Once the first chapter is generated, the user gains access to read it. Simultaneously, the generation of two potential next chapters begins using Sidekiq workers. During this phase, the choice buttons are locked to prevent the user from making a selection until the generation of the next chapters is complete. As expected, this did not negatively impact the user experience. In practice, the chapters were almost always generated before the user finished reading the current one, which was our initial goal.
The user finishes reading the current chapter and can choose from the two options for the story's continuation, which were already generated by that point. After clicking one of the options, in the background, the generation of the two following chapters begins, based on the user's chosen option. This process repeats until the final chapter, concluding the story.

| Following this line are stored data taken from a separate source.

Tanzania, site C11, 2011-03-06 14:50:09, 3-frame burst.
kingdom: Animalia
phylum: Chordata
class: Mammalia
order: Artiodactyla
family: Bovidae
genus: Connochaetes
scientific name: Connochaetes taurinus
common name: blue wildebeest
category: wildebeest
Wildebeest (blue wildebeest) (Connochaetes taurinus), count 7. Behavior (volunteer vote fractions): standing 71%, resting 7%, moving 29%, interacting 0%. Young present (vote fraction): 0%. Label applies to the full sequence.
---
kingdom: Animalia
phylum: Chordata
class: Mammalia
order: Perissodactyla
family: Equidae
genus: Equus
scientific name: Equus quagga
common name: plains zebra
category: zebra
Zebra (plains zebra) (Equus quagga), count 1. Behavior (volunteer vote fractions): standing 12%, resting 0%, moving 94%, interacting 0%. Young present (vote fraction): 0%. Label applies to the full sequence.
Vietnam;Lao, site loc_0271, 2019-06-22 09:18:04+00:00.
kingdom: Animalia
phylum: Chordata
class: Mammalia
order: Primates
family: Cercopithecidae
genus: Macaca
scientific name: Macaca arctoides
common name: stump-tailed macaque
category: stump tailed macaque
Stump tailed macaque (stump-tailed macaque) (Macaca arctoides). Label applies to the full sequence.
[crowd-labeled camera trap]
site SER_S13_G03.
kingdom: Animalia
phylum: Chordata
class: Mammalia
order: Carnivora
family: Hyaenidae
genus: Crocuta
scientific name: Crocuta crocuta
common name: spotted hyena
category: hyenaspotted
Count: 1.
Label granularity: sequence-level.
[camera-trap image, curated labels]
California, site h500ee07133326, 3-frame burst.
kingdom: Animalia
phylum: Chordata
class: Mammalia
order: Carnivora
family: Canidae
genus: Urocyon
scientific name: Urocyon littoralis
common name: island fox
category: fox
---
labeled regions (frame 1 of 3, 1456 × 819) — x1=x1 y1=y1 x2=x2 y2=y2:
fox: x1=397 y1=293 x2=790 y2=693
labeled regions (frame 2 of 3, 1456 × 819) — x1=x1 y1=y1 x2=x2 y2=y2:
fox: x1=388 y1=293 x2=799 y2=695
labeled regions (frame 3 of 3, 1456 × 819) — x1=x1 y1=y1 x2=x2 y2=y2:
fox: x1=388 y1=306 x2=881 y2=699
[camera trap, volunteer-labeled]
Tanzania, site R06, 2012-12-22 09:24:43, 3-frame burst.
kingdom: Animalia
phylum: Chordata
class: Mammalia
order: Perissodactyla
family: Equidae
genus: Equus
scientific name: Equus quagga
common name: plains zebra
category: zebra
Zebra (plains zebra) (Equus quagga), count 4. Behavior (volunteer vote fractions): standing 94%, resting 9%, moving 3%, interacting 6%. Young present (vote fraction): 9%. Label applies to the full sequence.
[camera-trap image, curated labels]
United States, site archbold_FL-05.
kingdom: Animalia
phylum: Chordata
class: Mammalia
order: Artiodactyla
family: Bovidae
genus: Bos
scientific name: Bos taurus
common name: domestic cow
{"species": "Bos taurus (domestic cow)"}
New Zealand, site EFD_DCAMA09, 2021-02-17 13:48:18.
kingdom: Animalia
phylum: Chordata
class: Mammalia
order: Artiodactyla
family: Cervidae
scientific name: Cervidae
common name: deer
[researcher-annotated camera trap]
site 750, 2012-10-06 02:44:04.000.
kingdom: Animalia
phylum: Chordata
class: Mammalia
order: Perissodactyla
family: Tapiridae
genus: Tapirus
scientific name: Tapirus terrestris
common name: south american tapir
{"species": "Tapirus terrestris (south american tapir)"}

As you can see, this sequence of actions does not mention the generation of previews. This is because initially, previews were designed to provide the user with a quick response containing a brief description of the story. Only after seeing the preview could the user decide whether to purchase the full story. Thus, we aimed to save tokens – why generate chapters of a story that the user might not purchase? Later on, the client prioritized user interaction comfort over token savings. Therefore, users now generate chapters in the background while previews are taken from the first few lines of the fully generated chapter.

Summary

Such technologies can be quite imaginative and can inspire numerous ideas. However, modern AI have several quirks, some of which are challenging to analyze and require solutions by matching in practice. In this article, we discussed the technical difficulties directly, but the unpredictability of the model's behavior presented more significant problems. There were cases where nine generations went well, and then one unsuccessful generation would disrupt everything. Conversely, we'd find errors, and it wasn't clear how the neural network could generate anything coherent in the first place.

The funniest part is that sharing detailed experiences often doesn't make sense because each situation requires a purely individualized solution. It's important not to delude ourselves and treat these solutions, like Chat-GPT, as a panacea. As one of our CTOs said, Chat-GPT is like a not-so-smart Junior Developer. It seems to be capable of something, but it's better to double-check a few times.